Dutch competition authority publishes new LPP guidelinesvrijdag, 14 februari 2014
The Dutch competition authority, the Authority Consumer and Market (“ACM”) has published new guidelines effective 12 February 2014. These guidelines are intended to regulate how the ACM operates in respect of legal professional privilege.
The new set of guidelines is called ACM Investigation Guidelines Legal Professional Privilege 2014(in Dutch: “ACM Werkwijze geheimhoudingsprivilege advocaat 2014”). It aims to clarify the guarantees for legal professional privilege (“LPP”), in the course of an ACM investigation. Key rules and safeguards here:
- The scope of application of the present guidelines is limited to correspondence with a qualified lawyer (in Dutch: “advocaat”), which the ACM0 discovers, broadly speaking, outside the offices of the lawyer.
- The ACM designates one or more of its civil servants as confidentiality officials. They operate independently from their colleagues, who are engaged in the investigation.
- If the ACM, during the course of an investigation, requests documents allegedly subject to LPP, (counsel for) the defendant may object. There are basically three potential outcomes: (a) the ACM summarily looks at the documents and accepts LPP; (b) the ACM summarily looks at the documents and does not accept LPP; or (c) there is an objection even to summary review. In the first case, the documents are set aside and disregarded.
- In the second and third case, the ACM is likely to put the documents in a closed envelope, after which the confidentiality officer is asked to review alleged LPP. The defendant has the right to submit written comments, which are to be taken into account, in assessing LPP. If the confidentiality officer finds (parts of) the documents are not subject to LPP, he must submit a reasoned decision. The defendant has a right to respond. If there is still no LPP in the view of the confidentiality officer, he will again submit a reasoned decision, and forward the documents to the ACM investigators after a period of 10 days lapses. This leaves room for an injunction or summary proceedings.
- All correspondence between (counsel for) the defendant and the confidentiality officer is privileged, may not be used in the course of ACM investigations, and must be destroyed after a designated period of time.
- Alternatively, the civil servants conducting the investigation may want to review the documents themselves, without involvement of the confidentiality officer. If that is the case, (counsel for) the defendant must be invited to partake in the review at ACM offices.
During a dawn raid or otherwise, (counsel for) the defendant must at all cost protect those documents that are subject to LPP, as they may contain information and advice critical to the legal position of the defendant. The present guidelines aim to strike a balance between this objective, and the interest of the ACM in pursuing its investigation.

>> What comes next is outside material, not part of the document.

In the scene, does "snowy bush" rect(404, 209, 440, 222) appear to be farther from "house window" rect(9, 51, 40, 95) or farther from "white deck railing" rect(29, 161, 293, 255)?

The ACM takes as its point of departure that a claim must be made, in time, that the contentious documents are in fact subject to LPP (cf. European Court of Justice 18 May 1982, judgment in case 155/79 (AM&S)). However, in our view, this is not enough to invoke full use of LPP: (counsel for) the defendant should argue its case on the spot, taking into account e.g. the following factors (Court 17 September 2007,judgment in joined cases T-125/03 and T-253/03 (Akzo Nobel c.s.), European Commission roundup here, appeal here):
- Who authored the contentious document?
- Who were the addressees?
- What were the addressees’ functions and responsibilities at the time?
- What was the objective of the contentious document?
- What was the context at the time?
- Where has the document been filed?
The ACM has clarified, in response to consultation questions, that qualified lawyers who are employed by defendants (inhouse counsel) can also benefit from these LPP rules. We feel this is an important clarification, as it offers inhouse counsel the possibility, in principle, to advise their employer free of concerns that the ACM might use such advice against them, pursuant to an investigation.
Defendants who do not feel at ease with the rules and procedures set out in the new guidelines, e.g. the confidentiality officer review, can ask for an injunction or initiate summary proceedings. However, they should understand they will probably face an uphill battle explaining to court the new guidelines offers too little guarantees for their particular case.